Further, according to the present invention, since the resonator length is constant without depending on the center frequency of the filter,
The position of the coupling window does not change, and it is possible to construct a waveguide filter of various center frequencies by changing only the length of the long side of the waveguide aperture and the size of the coupling window. In this case, the secondary processing is small and the cost can be reduced.

Further, according to the present invention, a total of (N1 + N2) (N1 and N2) of the first and second waveguide filters which are connected by T-branch and constitute a duplexer are the same or different. (The above integer) depends on the center frequency by changing the center frequency of the filter by changing the length of the long side of the waveguide diameter for each resonator while keeping the resonator length constant.

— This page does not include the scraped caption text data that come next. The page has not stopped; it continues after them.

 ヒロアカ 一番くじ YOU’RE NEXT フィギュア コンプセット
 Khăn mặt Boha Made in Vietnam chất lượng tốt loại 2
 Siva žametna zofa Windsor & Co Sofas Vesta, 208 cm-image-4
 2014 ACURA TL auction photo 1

Since the filter length can be made constant without having to do so, the frequency dependence of the device shape of the duplexer can be reduced, and miniaturization can be expected.

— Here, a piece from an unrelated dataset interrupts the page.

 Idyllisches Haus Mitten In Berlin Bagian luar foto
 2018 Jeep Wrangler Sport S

[Brief description of drawings]

FIG. 1 is a perspective view and an upper sectional view of an embodiment of the present invention.

FIG. 2 is a perspective view and an upper sectional view of another embodiment of the present invention.

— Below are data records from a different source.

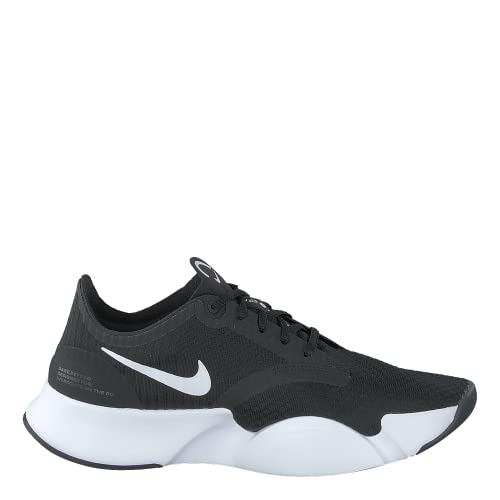 Nike Women's Superrep Go Running Trainers Cj0860 Shoes, White/Black-dark Smoke Grey, 7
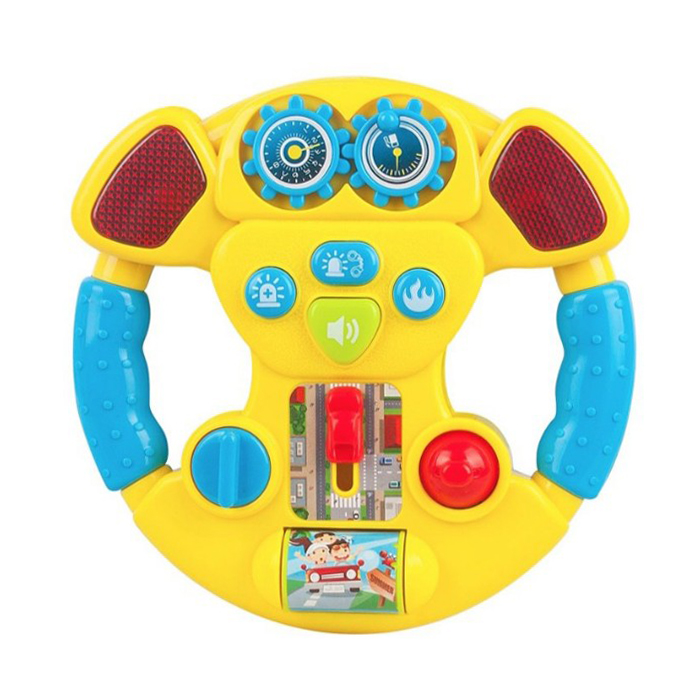 اسباب بازی فرمان موزیکال (Music Steering Wheel)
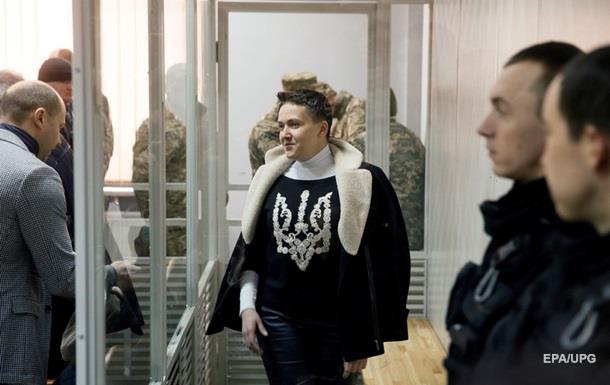 Савченко ответила на вопрос о перевозке оружия в зоне АТО
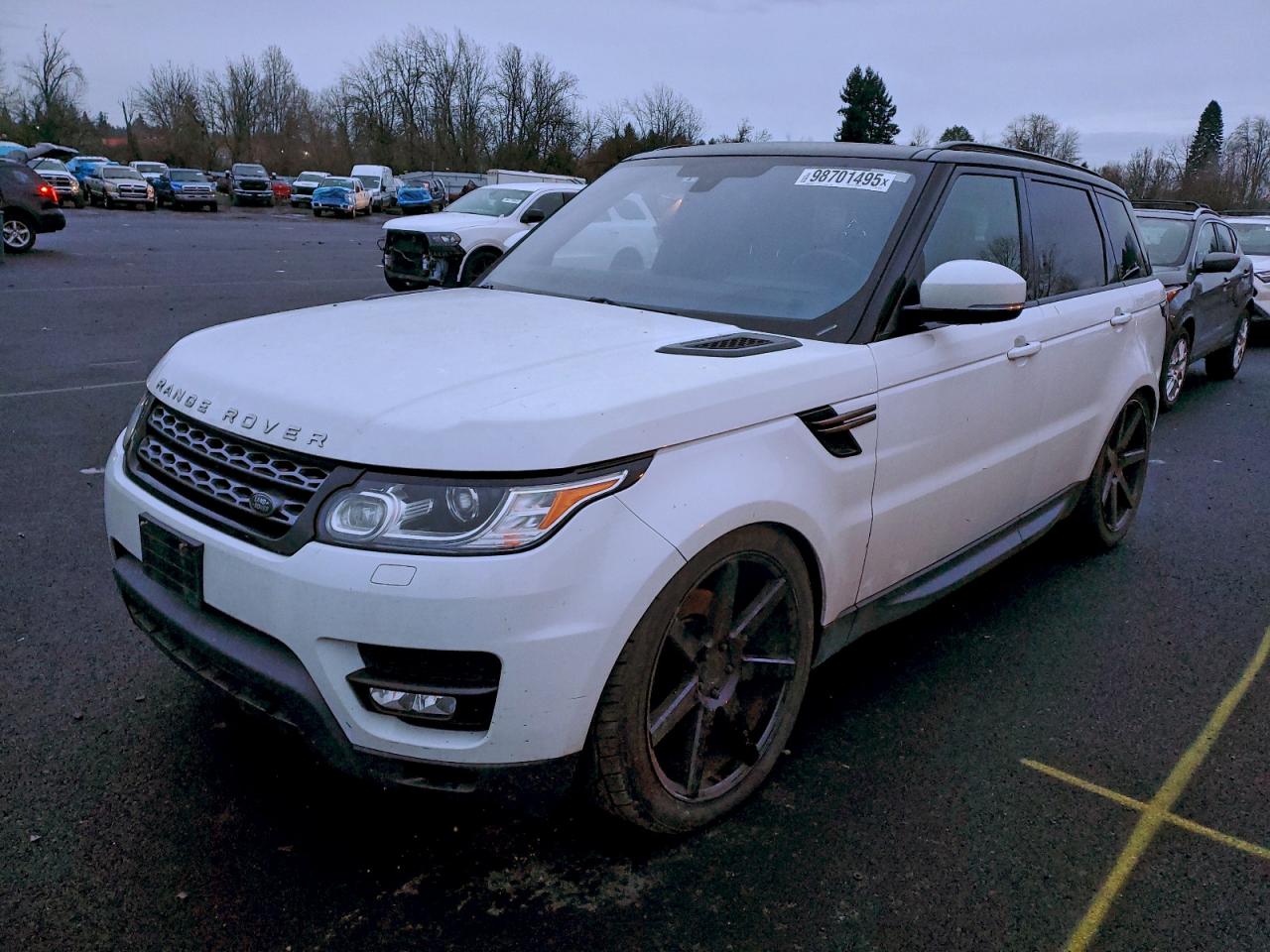 2016 LAND ROVER RANGE ROVER SPORT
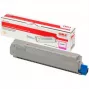 OKI 46507506 cartuccia toner per C612, magenta, 6000 pagine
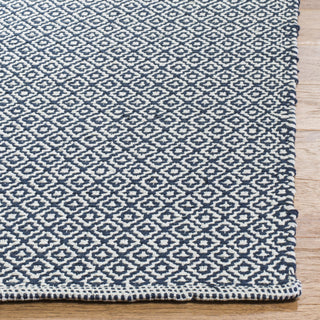 Safavieh Montauk MTK717 Ivory/Navy Area Rug Detail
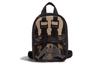 Oryginalny Plecak Poliuretanowy Unisex Herbaciany Brąz/Czarny H51000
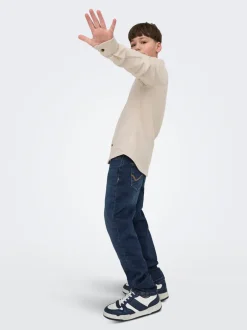New OSJYOKE Tapered fit Jeans Børn Tøj·Denim|Tøj·Jeans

FIG. 3 is a top sectional view of a conventional example.

[Explanation of symbols]

10 Waveguide filter 11, 21 Metal case 12,22 Metal cover 20 Duplexer 23 opening d0, d1, d2, d3 Length of long side of waveguide diameter

Claims (6)

[Claims] 1. N (N is an integer of 2 or more) resonators,
N-stage waveguide filter including a metal case that has been processed to form a coupling window that couples each of the N resonators, and a metal cover that covers the metal case In, each of the N resonators has a constant resonator length,
In addition, the length M of the long side of the waveguide diameter is different (M is N
A waveguide type filter characterized in that it is set to any of the following values (integer of 2 or more). 2. The resonator length is a length obtained by correcting the susceptance amount to a length of 1/2 of the guide wavelength, and the length of the long side of the waveguide aperture is the digging of the metal case. 2. The waveguide type filter according to claim 1, wherein the waveguide type filter is formed by the depth of the recess. 3. The length of the long side of the waveguide aperture and the size of the coupling window are set according to the pass band width of the band pass filter and the center frequency of the pass band. Item 2. A waveguide filter according to item 1 or 2. 4. In the first and second waveguide filters connected by T-branch to form a duplexer, (N1 + N2) (N1 and N2 are each the same or different integers of 2 or more) resonators and A metal case that has been processed to form a coupling window that couples each of the (N1 + N2) resonators, and an opening for T-branching is formed in the center in the longitudinal direction. And a metal cover for covering the metal case, wherein (N1 + N
2) Among the resonators, the N1 resonators provided on the one side in the longitudinal direction of the metal case from the opening and the coupling window for coupling them are the first waveguide filter. And N2 resonators provided on the other side in the longitudinal direction of the metal case from the opening, and a coupling window for coupling the resonators constitute the second waveguide filter, In each of the (N1 + N2) resonators, the resonator length is set to a constant value, and the length of the long side of the waveguide aperture is different (M is (N1 + N2) / 2 or less and 2 or more). A waveguide filter characterized by being set to one of the values of (integer). 5. The resonator length is a length obtained by correcting the susceptance amount to a length of 1/2 of the guide wavelength, and the length of the long side of the waveguide aperture is the dug of the metal case. The waveguide filter according to claim 4, wherein the waveguide filter is formed by a depth of the recess. 6. The length of the long side of the waveguide aperture and the size of the coupling window are set according to the pass band width of the band pass filter and the center frequency of the pass band. Item 4. The waveguide filter according to Item 4 or 5.